Reprint every line of the data, keeping each character intact.

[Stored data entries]
######

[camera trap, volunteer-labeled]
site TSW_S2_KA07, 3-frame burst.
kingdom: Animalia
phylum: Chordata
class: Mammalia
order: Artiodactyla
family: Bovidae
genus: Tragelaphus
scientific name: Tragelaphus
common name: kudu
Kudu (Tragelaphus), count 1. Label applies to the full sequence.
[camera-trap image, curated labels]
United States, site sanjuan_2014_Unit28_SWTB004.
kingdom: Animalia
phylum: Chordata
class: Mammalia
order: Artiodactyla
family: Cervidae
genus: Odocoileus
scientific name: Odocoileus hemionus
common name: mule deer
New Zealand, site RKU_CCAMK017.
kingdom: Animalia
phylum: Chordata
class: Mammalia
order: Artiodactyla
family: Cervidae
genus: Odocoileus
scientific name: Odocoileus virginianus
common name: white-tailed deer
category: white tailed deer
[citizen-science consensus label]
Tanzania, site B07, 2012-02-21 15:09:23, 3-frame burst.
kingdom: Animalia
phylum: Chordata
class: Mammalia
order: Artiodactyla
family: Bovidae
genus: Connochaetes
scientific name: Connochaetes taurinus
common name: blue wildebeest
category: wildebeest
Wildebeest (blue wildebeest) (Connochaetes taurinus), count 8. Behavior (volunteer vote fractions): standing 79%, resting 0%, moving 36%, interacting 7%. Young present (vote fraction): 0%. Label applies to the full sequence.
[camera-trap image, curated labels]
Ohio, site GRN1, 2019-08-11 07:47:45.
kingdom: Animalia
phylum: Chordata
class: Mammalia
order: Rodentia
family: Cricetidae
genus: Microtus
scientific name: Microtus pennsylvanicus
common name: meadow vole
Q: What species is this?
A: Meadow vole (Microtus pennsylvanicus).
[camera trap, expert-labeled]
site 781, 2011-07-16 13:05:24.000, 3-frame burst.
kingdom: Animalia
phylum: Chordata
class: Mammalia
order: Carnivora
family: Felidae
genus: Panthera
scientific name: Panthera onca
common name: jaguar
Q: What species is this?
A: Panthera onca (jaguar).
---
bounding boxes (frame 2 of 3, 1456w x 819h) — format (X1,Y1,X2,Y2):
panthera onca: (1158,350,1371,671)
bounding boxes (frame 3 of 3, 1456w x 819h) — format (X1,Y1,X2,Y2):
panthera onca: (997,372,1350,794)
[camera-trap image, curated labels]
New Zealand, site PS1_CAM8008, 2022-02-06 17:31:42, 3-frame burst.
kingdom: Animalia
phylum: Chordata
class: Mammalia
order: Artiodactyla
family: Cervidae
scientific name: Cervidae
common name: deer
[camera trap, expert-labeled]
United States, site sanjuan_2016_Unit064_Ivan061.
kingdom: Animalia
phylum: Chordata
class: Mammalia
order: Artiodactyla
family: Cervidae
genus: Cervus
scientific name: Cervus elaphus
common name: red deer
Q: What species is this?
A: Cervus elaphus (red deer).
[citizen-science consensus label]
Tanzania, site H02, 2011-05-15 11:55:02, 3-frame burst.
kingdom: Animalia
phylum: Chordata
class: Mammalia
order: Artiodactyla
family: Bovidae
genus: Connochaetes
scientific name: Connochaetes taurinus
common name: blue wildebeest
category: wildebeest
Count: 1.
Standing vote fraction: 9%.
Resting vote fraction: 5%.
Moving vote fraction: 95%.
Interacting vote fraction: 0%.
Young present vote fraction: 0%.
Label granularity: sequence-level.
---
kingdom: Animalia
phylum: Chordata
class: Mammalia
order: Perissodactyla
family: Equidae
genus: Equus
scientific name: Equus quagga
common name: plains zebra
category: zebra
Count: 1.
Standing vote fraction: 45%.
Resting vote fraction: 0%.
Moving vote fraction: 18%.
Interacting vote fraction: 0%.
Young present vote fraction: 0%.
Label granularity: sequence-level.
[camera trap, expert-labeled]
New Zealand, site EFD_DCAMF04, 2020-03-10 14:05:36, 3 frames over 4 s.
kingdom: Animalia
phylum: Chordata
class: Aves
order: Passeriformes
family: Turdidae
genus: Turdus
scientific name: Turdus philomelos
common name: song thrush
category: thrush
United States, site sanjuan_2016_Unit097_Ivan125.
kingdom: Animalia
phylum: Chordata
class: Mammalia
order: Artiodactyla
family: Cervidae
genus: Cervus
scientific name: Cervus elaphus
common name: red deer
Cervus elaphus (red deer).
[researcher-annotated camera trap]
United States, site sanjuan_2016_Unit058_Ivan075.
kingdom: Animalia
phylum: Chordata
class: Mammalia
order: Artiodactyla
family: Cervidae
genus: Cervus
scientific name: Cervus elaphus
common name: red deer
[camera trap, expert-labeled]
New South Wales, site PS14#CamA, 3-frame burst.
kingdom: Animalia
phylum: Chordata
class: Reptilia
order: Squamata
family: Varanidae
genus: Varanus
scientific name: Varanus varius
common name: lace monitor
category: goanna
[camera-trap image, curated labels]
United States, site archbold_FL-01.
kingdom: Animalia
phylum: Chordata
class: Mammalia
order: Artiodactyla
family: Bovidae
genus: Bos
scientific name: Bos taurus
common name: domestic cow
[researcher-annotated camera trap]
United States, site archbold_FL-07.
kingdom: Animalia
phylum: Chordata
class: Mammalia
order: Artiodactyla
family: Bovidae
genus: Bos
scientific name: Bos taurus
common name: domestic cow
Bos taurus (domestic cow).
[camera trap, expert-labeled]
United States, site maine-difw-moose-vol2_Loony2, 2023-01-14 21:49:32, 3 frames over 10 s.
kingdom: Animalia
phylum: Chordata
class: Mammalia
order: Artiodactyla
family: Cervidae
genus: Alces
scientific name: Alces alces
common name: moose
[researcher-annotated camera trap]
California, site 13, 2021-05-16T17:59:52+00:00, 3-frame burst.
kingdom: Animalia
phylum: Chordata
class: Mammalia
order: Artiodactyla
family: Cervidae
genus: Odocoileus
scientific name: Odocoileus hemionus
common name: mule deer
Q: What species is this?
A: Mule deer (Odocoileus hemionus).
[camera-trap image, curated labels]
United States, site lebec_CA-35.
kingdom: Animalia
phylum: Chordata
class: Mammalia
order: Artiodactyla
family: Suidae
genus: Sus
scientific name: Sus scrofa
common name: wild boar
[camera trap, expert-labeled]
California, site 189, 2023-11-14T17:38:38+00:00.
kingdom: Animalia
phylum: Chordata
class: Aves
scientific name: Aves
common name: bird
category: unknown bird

######

§ **Solution below**:
[camera trap, volunteer-labeled]
site TSW_S2_KA07, 3-frame burst.
kingdom: Animalia
phylum: Chordata
class: Mammalia
order: Artiodactyla
family: Bovidae
genus: Tragelaphus
scientific name: Tragelaphus
common name: kudu
Kudu (Tragelaphus), count 1. Label applies to the full sequence.
[camera-trap image, curated labels]
United States, site sanjuan_2014_Unit28_SWTB004.
kingdom: Animalia
phylum: Chordata
class: Mammalia
order: Artiodactyla
family: Cervidae
genus: Odocoileus
scientific name: Odocoileus hemionus
common name: mule deer
New Zealand, site RKU_CCAMK017.
kingdom: Animalia
phylum: Chordata
class: Mammalia
order: Artiodactyla
family: Cervidae
genus: Odocoileus
scientific name: Odocoileus virginianus
common name: white-tailed deer
category: white tailed deer
[citizen-science consensus label]
Tanzania, site B07, 2012-02-21 15:09:23, 3-frame burst.
kingdom: Animalia
phylum: Chordata
class: Mammalia
order: Artiodactyla
family: Bovidae
genus: Connochaetes
scientific name: Connochaetes taurinus
common name: blue wildebeest
category: wildebeest
Wildebeest (blue wildebeest) (Connochaetes taurinus), count 8. Behavior (volunteer vote fractions): standing 79%, resting 0%, moving 36%, interacting 7%. Young present (vote fraction): 0%. Label applies to the full sequence.
[camera-trap image, curated labels]
Ohio, site GRN1, 2019-08-11 07:47:45.
kingdom: Animalia
phylum: Chordata
class: Mammalia
order: Rodentia
family: Cricetidae
genus: Microtus
scientific name: Microtus pennsylvanicus
common name: meadow vole
Q: What species is this?
A: Meadow vole (Microtus pennsylvanicus).
[camera trap, expert-labeled]
site 781, 2011-07-16 13:05:24.000, 3-frame burst.
kingdom: Animalia
phylum: Chordata
class: Mammalia
order: Carnivora
family: Felidae
genus: Panthera
scientific name: Panthera onca
common name: jaguar
Q: What species is this?
A: Panthera onca (jaguar).
---
bounding boxes (frame 2 of 3, 1456w x 819h) — format (X1,Y1,X2,Y2):
panthera onca: (1158,350,1371,671)
bounding boxes (frame 3 of 3, 1456w x 819h) — format (X1,Y1,X2,Y2):
panthera onca: (997,372,1350,794)
[camera-trap image, curated labels]
New Zealand, site PS1_CAM8008, 2022-02-06 17:31:42, 3-frame burst.
kingdom: Animalia
phylum: Chordata
class: Mammalia
order: Artiodactyla
family: Cervidae
scientific name: Cervidae
common name: deer
[camera trap, expert-labeled]
United States, site sanjuan_2016_Unit064_Ivan061.
kingdom: Animalia
phylum: Chordata
class: Mammalia
order: Artiodactyla
family: Cervidae
genus: Cervus
scientific name: Cervus elaphus
common name: red deer
Q: What species is this?
A: Cervus elaphus (red deer).
[citizen-science consensus label]
Tanzania, site H02, 2011-05-15 11:55:02, 3-frame burst.
kingdom: Animalia
phylum: Chordata
class: Mammalia
order: Artiodactyla
family: Bovidae
genus: Connochaetes
scientific name: Connochaetes taurinus
common name: blue wildebeest
category: wildebeest
Count: 1.
Standing vote fraction: 9%.
Resting vote fraction: 5%.
Moving vote fraction: 95%.
Interacting vote fraction: 0%.
Young present vote fraction: 0%.
Label granularity: sequence-level.
---
kingdom: Animalia
phylum: Chordata
class: Mammalia
order: Perissodactyla
family: Equidae
genus: Equus
scientific name: Equus quagga
common name: plains zebra
category: zebra
Count: 1.
Standing vote fraction: 45%.
Resting vote fraction: 0%.
Moving vote fraction: 18%.
Interacting vote fraction: 0%.
Young present vote fraction: 0%.
Label granularity: sequence-level.
[camera trap, expert-labeled]
New Zealand, site EFD_DCAMF04, 2020-03-10 14:05:36, 3 frames over 4 s.
kingdom: Animalia
phylum: Chordata
class: Aves
order: Passeriformes
family: Turdidae
genus: Turdus
scientific name: Turdus philomelos
common name: song thrush
category: thrush
United States, site sanjuan_2016_Unit097_Ivan125.
kingdom: Animalia
phylum: Chordata
class: Mammalia
order: Artiodactyla
family: Cervidae
genus: Cervus
scientific name: Cervus elaphus
common name: red deer
Cervus elaphus (red deer).
[researcher-annotated camera trap]
United States, site sanjuan_2016_Unit058_Ivan075.
kingdom: Animalia
phylum: Chordata
class: Mammalia
order: Artiodactyla
family: Cervidae
genus: Cervus
scientific name: Cervus elaphus
common name: red deer
[camera trap, expert-labeled]
New South Wales, site PS14#CamA, 3-frame burst.
kingdom: Animalia
phylum: Chordata
class: Reptilia
order: Squamata
family: Varanidae
genus: Varanus
scientific name: Varanus varius
common name: lace monitor
category: goanna
[camera-trap image, curated labels]
United States, site archbold_FL-01.
kingdom: Animalia
phylum: Chordata
class: Mammalia
order: Artiodactyla
family: Bovidae
genus: Bos
scientific name: Bos taurus
common name: domestic cow
[researcher-annotated camera trap]
United States, site archbold_FL-07.
kingdom: Animalia
phylum: Chordata
class: Mammalia
order: Artiodactyla
family: Bovidae
genus: Bos
scientific name: Bos taurus
common name: domestic cow
Bos taurus (domestic cow).
[camera trap, expert-labeled]
United States, site maine-difw-moose-vol2_Loony2, 2023-01-14 21:49:32, 3 frames over 10 s.
kingdom: Animalia
phylum: Chordata
class: Mammalia
order: Artiodactyla
family: Cervidae
genus: Alces
scientific name: Alces alces
common name: moose
[researcher-annotated camera trap]
California, site 13, 2021-05-16T17:59:52+00:00, 3-frame burst.
kingdom: Animalia
phylum: Chordata
class: Mammalia
order: Artiodactyla
family: Cervidae
genus: Odocoileus
scientific name: Odocoileus hemionus
common name: mule deer
Q: What species is this?
A: Mule deer (Odocoileus hemionus).
[camera-trap image, curated labels]
United States, site lebec_CA-35.
kingdom: Animalia
phylum: Chordata
class: Mammalia
order: Artiodactyla
family: Suidae
genus: Sus
scientific name: Sus scrofa
common name: wild boar
[camera trap, expert-labeled]
California, site 189, 2023-11-14T17:38:38+00:00.
kingdom: Animalia
phylum: Chordata
class: Aves
scientific name: Aves
common name: bird
category: unknown bird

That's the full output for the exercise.